IN PRINCIPLE, THE PROCESS of treating diseases with stem cells made with a patient’s DNA will work something like this: 1) take easily available cells (like skin cells) from a patient with, say, Parkinson’s Disease, 2) transform the skin cells into stem cells, and then 3) coax those stem cells to become dopamine-secreting cells, which you can transplant back into the patient. If you’re really ambitious, you can edit the DNA of those cells to repair the Parkinson’s-causing mutation before transplanting them back into the patient. A second approach is to 1) take isolated DNA from a patient, 2) transplant that DNA into a donated human egg cell, 3) induce that egg cell to become an embryo and extract the stem cells, then 4) use those stem cells to create specialized cells that get transplanted back into the patient.

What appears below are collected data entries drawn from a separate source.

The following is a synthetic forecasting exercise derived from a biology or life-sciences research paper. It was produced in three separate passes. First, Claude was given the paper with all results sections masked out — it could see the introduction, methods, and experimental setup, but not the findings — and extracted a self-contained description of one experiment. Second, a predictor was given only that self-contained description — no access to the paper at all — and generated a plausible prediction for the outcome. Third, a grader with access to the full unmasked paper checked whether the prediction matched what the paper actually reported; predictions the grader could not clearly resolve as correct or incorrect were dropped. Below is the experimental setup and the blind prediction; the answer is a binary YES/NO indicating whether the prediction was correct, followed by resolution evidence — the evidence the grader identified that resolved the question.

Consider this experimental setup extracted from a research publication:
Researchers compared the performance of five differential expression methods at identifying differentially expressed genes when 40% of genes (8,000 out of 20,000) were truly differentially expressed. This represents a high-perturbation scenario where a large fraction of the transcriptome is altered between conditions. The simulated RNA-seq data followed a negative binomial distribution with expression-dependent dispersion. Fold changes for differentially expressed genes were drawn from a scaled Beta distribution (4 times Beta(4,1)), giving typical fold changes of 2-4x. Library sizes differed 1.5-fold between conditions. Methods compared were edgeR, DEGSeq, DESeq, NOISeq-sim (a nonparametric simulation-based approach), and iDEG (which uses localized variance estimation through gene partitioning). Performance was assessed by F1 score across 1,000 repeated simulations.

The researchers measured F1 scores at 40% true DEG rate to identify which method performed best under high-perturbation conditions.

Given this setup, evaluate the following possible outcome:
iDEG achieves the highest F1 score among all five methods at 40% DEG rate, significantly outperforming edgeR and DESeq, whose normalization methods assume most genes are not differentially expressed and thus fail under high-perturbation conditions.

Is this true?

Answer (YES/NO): NO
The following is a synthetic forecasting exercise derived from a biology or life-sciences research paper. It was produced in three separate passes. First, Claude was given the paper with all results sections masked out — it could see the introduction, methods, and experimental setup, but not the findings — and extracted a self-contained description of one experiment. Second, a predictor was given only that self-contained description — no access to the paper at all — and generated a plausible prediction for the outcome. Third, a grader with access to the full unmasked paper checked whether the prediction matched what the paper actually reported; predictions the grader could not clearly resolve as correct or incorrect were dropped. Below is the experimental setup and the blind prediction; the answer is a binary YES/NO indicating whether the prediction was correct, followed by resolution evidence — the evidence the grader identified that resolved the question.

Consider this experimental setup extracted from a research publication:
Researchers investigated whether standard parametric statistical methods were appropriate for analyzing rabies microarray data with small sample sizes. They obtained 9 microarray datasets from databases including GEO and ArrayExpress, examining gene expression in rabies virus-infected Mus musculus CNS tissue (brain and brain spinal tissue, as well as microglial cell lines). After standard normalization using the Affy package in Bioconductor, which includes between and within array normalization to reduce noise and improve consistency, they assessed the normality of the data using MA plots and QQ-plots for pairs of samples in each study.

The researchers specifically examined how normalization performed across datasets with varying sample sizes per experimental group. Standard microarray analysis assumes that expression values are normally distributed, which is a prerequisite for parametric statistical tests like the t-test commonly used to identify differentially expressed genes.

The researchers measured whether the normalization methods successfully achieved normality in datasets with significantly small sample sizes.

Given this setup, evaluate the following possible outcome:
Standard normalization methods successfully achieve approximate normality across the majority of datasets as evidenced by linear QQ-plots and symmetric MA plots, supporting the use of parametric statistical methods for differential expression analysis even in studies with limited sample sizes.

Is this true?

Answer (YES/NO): NO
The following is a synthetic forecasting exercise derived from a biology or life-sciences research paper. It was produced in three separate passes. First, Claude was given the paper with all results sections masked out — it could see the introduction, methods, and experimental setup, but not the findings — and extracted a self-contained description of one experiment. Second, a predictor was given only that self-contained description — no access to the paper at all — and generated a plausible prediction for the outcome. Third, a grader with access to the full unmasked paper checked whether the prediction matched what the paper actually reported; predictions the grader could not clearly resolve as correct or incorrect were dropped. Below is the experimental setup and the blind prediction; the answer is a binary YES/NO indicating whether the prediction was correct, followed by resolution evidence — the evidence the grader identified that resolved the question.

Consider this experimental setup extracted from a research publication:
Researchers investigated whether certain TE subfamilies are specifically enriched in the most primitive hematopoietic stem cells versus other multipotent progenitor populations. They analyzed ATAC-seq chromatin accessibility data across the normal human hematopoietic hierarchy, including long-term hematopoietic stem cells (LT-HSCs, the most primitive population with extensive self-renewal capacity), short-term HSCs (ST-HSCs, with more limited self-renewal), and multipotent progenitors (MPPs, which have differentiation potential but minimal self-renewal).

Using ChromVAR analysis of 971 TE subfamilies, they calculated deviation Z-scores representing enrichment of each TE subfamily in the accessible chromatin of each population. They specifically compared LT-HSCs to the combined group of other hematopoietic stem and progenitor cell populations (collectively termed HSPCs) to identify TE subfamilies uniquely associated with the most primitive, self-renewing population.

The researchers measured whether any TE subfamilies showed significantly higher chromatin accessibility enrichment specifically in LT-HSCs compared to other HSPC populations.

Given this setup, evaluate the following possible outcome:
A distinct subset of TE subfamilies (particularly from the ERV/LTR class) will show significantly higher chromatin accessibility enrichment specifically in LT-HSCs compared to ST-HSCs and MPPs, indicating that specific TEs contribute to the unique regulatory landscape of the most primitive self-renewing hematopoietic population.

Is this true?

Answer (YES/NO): NO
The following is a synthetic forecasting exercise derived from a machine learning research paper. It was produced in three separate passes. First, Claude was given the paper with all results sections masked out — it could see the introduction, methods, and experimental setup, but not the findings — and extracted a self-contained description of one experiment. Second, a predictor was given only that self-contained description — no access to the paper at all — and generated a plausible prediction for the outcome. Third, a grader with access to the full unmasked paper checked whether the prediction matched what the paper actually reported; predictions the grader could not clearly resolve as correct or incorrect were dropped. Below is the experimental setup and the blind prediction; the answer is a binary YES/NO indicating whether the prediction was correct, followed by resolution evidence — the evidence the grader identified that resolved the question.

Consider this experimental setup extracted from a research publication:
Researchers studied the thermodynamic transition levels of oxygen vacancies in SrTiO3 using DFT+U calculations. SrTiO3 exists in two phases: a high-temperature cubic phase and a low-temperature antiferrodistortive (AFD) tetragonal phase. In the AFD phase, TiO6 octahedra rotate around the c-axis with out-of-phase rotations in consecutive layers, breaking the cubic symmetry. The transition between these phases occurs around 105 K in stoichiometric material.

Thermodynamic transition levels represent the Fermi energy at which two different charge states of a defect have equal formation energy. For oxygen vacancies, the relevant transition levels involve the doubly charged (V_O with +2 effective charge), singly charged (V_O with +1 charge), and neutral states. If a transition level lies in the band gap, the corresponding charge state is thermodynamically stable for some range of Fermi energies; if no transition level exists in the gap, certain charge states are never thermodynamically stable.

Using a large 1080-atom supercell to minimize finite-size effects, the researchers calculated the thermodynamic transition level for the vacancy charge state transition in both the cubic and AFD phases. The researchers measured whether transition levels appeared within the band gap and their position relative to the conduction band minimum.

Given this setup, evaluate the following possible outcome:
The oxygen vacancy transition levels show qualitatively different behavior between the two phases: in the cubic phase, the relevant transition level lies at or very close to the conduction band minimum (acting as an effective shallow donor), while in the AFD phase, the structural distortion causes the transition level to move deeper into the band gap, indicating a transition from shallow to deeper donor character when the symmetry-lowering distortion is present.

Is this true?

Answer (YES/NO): YES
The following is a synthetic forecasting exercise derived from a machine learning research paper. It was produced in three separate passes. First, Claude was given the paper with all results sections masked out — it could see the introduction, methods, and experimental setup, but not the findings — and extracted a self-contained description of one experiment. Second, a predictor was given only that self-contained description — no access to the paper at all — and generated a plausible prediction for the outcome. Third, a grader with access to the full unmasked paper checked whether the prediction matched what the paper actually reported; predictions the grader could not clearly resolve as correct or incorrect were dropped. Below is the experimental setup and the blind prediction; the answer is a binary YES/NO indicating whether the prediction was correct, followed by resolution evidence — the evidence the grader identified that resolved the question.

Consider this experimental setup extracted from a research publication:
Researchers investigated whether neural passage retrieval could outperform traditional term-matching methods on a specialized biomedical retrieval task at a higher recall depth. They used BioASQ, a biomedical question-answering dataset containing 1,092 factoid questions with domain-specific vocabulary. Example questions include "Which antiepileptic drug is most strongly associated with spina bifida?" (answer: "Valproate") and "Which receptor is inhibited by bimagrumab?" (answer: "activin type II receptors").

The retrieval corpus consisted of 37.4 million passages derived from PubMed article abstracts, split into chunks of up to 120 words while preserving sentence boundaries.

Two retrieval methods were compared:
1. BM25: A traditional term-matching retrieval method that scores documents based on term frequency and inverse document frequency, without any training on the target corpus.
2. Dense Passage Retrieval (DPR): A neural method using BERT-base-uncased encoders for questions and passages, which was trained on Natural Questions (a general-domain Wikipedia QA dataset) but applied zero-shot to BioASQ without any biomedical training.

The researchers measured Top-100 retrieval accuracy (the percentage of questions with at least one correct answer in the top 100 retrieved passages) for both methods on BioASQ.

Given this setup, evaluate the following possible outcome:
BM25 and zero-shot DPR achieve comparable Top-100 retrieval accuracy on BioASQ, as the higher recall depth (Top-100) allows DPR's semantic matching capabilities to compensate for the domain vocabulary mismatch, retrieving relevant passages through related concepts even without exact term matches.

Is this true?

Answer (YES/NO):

We would probably need to tweak existing laws for something like that to become a reality. Fear of the sci-fi Clones could hamper some research. But most importantly, to get adult stem cells to do what embryonic stem cells do, we first have to understand at the very least precisely how embryonic stem cells work. Which involves … studying embryonic stem cells in great detail. Duh.
There are two schools of thought in US politics on how best to accomplish that. Some scholars think diverting a few blastocysts from the medical incinerator and cultivating them to study those complex process is the way to go. Another group is certain, for reasons that are unclear, that we can save those poor innocent blastocyst Americans and learn a lot more about regenerative medicine by throwing them away.